Emboldened by lack of persecution against Bábís, Mirza Yahya began to appear in public, which coincided with an aggressive stance towards Bahá’u’lláh's recent claim. Yahya personally poisoned Bahá’u’lláh when he invited him for tea. His doing so caused a severe month-long illness that left Bahá’u’lláh with a tremor in his hand for the rest of his life. Though Bahá’u’lláh advised those who knew not to speak of what had happened, awareness of the incident grew, giving rise to strong agitation among Bábís. However, it was Yahya's subsequent attempt on Bahá’u’lláh's life that brought about "an unprecedented commotion in the community". It involved Ustad Muhammad-‘Aliy-i-Salmani, a traditional barber who served as Bahá’u’lláh's bath attendant. (Note: Public bath houses were common in the 1800s both in Iran and among Turks because baths were not built into houses of the time. Public baths were places where acquaintances often gathered to socialize and share news. Most clients were provided with attendants, though some arranged their own.) Salmani reported that Yahya suddenly began to show kindness to him, then one day insinuated it would be "a great service" to their religion if he assassinated Bahá’u’lláh while attending to him in the bath. Salmani was so outraged he said his immediate thought was to kill Yahya—he hesitated only because he knew doing that would displease Bahá’u’lláh. Agitated, he informed Bahá’u’lláh's faithful brother Mirza Musa of the incident, who advised him to ignore it, saying Yahya had thought of this for years.
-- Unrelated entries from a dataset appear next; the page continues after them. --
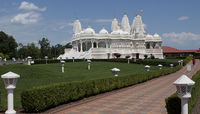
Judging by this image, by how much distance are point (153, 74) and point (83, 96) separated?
475 inches

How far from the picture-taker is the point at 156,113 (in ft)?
27.5

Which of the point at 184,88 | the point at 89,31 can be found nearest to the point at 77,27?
the point at 89,31

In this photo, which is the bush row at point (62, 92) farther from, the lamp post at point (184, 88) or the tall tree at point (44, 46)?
the tall tree at point (44, 46)

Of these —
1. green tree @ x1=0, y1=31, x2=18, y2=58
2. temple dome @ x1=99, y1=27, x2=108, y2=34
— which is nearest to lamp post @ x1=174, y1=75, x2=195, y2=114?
temple dome @ x1=99, y1=27, x2=108, y2=34

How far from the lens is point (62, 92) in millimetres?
9484

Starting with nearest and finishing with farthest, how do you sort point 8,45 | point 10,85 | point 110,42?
point 10,85
point 110,42
point 8,45

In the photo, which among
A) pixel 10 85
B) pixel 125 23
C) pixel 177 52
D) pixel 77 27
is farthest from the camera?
pixel 177 52

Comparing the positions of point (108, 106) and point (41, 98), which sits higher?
point (41, 98)

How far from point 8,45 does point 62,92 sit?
68.6 metres

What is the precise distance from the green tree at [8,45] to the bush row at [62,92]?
207 feet

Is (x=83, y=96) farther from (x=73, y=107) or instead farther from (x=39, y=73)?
(x=39, y=73)

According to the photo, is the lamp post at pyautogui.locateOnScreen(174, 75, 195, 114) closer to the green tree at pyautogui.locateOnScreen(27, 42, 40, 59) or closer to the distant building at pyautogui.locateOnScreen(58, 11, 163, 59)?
the distant building at pyautogui.locateOnScreen(58, 11, 163, 59)

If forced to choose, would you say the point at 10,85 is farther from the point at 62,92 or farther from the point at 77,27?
the point at 77,27

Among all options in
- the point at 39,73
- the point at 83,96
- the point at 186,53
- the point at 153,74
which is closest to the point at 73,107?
the point at 83,96
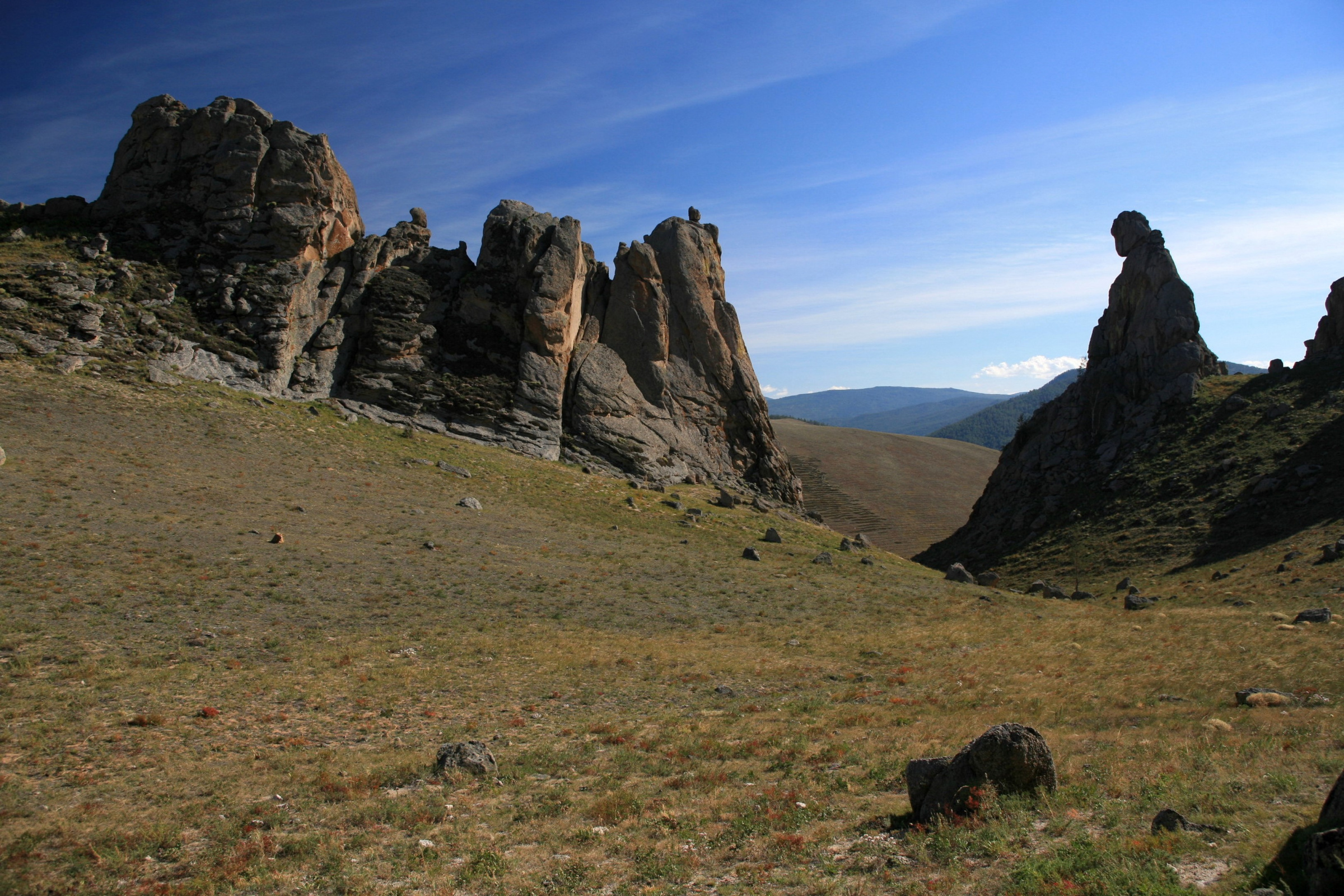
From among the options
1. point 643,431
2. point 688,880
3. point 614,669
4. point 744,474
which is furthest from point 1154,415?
point 688,880

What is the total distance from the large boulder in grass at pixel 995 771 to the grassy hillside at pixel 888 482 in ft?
204

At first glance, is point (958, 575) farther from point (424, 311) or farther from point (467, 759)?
point (424, 311)

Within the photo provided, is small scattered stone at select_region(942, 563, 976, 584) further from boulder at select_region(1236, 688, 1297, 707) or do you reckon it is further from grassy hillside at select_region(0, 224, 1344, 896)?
boulder at select_region(1236, 688, 1297, 707)

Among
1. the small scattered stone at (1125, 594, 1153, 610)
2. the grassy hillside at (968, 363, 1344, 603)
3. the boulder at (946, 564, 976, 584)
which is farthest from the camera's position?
the boulder at (946, 564, 976, 584)

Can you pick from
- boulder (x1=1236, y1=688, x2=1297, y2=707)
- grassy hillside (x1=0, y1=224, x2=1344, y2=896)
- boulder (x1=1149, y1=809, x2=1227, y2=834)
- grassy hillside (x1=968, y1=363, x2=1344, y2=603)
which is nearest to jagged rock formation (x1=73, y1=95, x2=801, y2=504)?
grassy hillside (x1=0, y1=224, x2=1344, y2=896)

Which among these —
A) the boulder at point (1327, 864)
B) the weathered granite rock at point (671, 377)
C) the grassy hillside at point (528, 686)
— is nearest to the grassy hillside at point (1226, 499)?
the grassy hillside at point (528, 686)

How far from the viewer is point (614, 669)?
68.8 feet

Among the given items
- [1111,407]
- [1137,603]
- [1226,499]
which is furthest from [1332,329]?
[1137,603]

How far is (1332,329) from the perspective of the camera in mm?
56344

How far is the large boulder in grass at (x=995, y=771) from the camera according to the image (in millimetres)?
10289

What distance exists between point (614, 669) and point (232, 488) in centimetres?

Still upset, Salmani told ‘Abdu’l-Bahá, Bahá’u’lláh's eldest son, about the matter, who told him not to speak of it to others. Salmani finally informed Bahá’u’lláh, who likewise said he should not mention it to anyone. Until this incident, because Yahya was a half-brother whom Bahá’u’lláh always treated with kindness and care, most in the Bábí community also showed Yahya respect, even if they did not accept his claims to a special religious status. However, when Salmani was unable to keep silent and openly related to others what Yahya had asked of him, Yahya's actions and intentions incited great turmoil amidst the Bábís.

Having given his younger sibling ample guidance and opportunities to live as a Bábí should, and having repeatedly forgiven him for things he had done in the past, Bahá’u’lláh decided the time had come to formally declare to Mirza Yahya that he was God's latest manifestation, the Promised One of the Báb, "Him whom God shall make manifest"—because doing so would require him to obey Bahá’u’lláh if Yahya were to remain faithful to the Báb. (Note: Yahya already knew of Bahá’u’lláh’s declaration of spiritual station made in the Riḍván garden but had never referenced or acknowledged it.) Bahá’u’lláh made that declaration to Yahya in early March 1866 through a tablet penned in Bahá’u’lláh's own handwriting and read aloud to Yahya by Bahá’u’lláh's amanuensis. Besides unequivocally proclaiming his spiritual station, Bahá’u’lláh called upon Yahya "to recognize and support him as the Báb had explicitly instructed him to do." Mirza Yahya's response was to counter that he, not Bahá’u’lláh, was the promised manifestation mentioned by the Báb. This step by Yahya promptly resulted in almost all Bábís in Adrianople, who were already devoted to Bahá’u’lláh, deciding to have nothing further to do with Yahya or his few supporters. As news of this development reached Bábís in Persia and Iraq, and surviving Bábí members of the Báb's family, their response in support of Bahá’u’lláh was the same. Mirza Yahya's effort to claim a divine station thus effectively cleaved him from most Bábís, for it was against the Báb's covenant with his followers which decreed that whensoever "Him whom God shall make manifest" announced himself all Bábís were required to accept him. From this time onwards those who understood the Báb's teachings about the Promised One began to call themselves "Bahá’ís" (meaning the people of Bahá’, followers of Bahá’u’lláh). (Note: Mirza Haydar-‘Ali, who lived at the time, recorded in his book "Bihjatu’s-Sudur" that an estimated 99% of Bábís recognized Bahá’u’lláh as their Promised One.)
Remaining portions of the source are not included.